Adolescente quer ser primeira mulher cacique em sua aldeia
POR KELLY LIMA, COLABORAÇÃO PARA A FOLHA, EM ALTAMIRA (PA)
Frustrada pelo que chama de “batalha perdida” –a construção da barragem e usina de Belo Monte– Anitta Juruna, 16, deixou a aldeia em que se criou para estudar a língua original dos jurunas no Parque Nacional do Xingu (MT), onde se concentram hoje mais de 5.000 indígenas.
A adolescente que passou a infância brincando no rio Xingu e acordava nas madrugadas com as explosões de dinamite da construção da usina, disse ver no resgate das tradições de seu povo uma nova forma de resistência e protesto.
Desde quando tinha um ano, suas brincadeiras foram intermeadas pelas discussões entre pais e vizinhos sobre o que seria Belo Monte e qual a melhor forma de resistir e negociar contrapartidas para proteger a região e as tradições.
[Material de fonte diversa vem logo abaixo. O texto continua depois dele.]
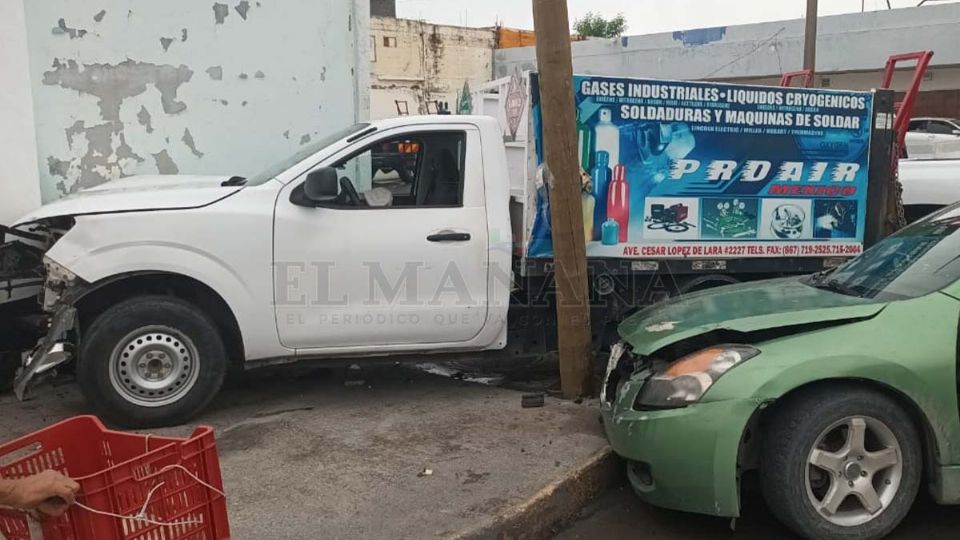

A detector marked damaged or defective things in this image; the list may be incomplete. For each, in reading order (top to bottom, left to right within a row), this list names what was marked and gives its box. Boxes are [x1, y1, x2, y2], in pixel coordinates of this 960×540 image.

white wall with peeling paint [0, 0, 41, 224]
white wall with peeling paint [23, 0, 368, 204]
damaged front end of pickup [0, 217, 82, 398]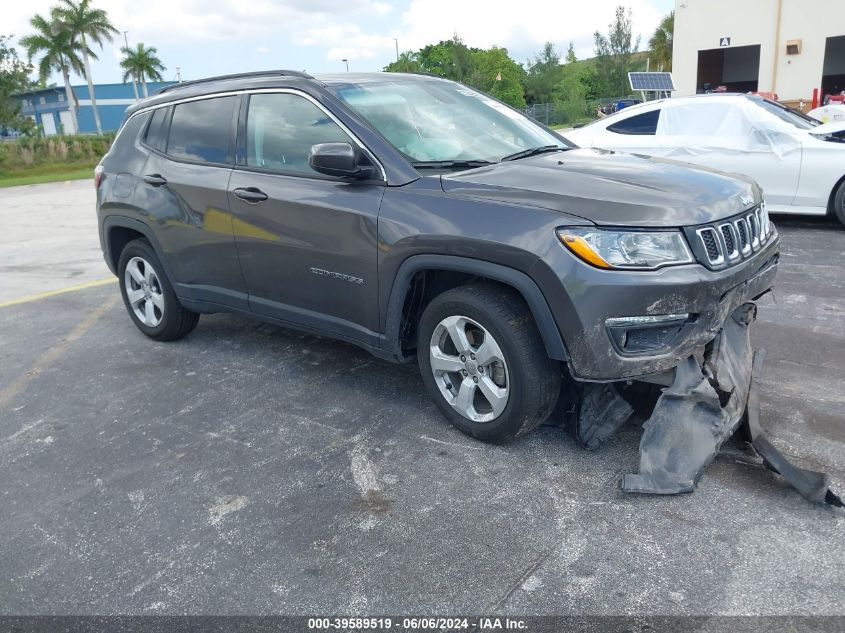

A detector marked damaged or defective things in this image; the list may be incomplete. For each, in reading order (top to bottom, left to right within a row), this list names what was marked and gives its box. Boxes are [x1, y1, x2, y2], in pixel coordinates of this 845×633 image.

crumpled bumper [616, 302, 840, 508]
front-end collision damage [612, 302, 844, 508]
damaged front fascia [620, 302, 844, 508]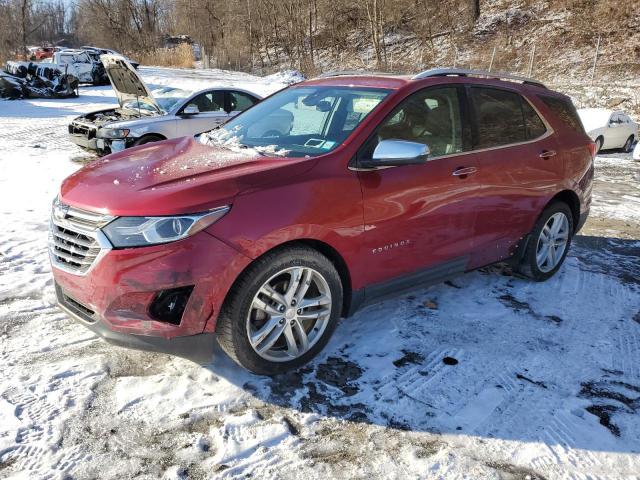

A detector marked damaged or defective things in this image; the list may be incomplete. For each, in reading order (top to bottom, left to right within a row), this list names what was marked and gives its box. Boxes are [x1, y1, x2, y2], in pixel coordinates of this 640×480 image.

wrecked vehicle pile [0, 61, 78, 100]
damaged car with open hood [72, 55, 264, 155]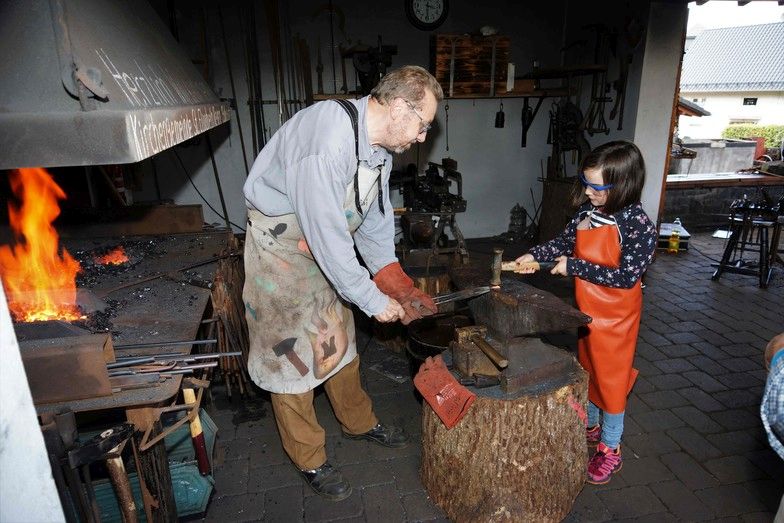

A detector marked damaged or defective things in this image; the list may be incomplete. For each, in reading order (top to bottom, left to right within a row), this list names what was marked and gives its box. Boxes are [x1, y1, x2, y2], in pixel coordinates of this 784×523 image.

rusty metal plate [19, 336, 112, 406]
Com a consciência de que a barragem mudaria a realidade da região, a família rompeu relações com os demais representantes jurunas presentes na aldeia Paquiçamba e endureceu a luta contra Belo Monte, a partir da fundação da aldeia Muratu num dos acampamentos de operários do empreendimento, e hoje soma no local 22 famílias, formada basicamente a partir do núcleo de 11 irmãos do cacique Gilliard Juruna, pai de Anitta.
Há dez meses, um acidente no rio levou um dos jurunas, irmão mais novo do cacique e muito próximo a Anitta. Planejavam viajar e conhecer outros lugares, e principalmente ir juntos para estudar as tradições dos jurunas no Xingu. “Decidi ir por mim e por ele, quando ele nos deixou.”
Como todas as adolescentes na mesma idade, Anitta tem celular –mais usado para selfies do que para o whattsapp, por falta de sinal– gosta das músicas de Maiara & Maraisa e “finge que acompanha” as músicas em inglês de Justin Bieber.
Pretende estudar essa língua depois de aprender a dos jurunas, e visitar os EUA quando “aquele loiro do mal” deixar o poder, numa referência ao presidente Donald Trump.
Seus sonhos? “Distribuir umas flechadas em Brasília”, brinca. Mas quando perguntada sobre sua disposição em se tornar uma liderança local e brigar pelos direitos indígenas, deixa de lado o sorriso farto e as brincadeiras. Sonha alto: “quero o lugar dele”, diz apontando para o pai, cacique de Muratu. “Está na hora de termos caciques mulheres, não?”
MUDANÇAS
Os reflexos da construção de Belo Monte geraram a realização de uma expedição à região. As mudanças vêm sendo alvo de monitoramento do ISA (Instituto Socioambiental) e da Associação Yudja Mïratu da Volta Grande do Xingu.
O instituto promoveu uma canoada com mais de 80 pessoas para remar 110 km Xingu abaixo, atravessando a área alagada e locais em que o rio está seco, o que obriga todos a literalmente carregar a canoa para atingir outro ponto de navegação.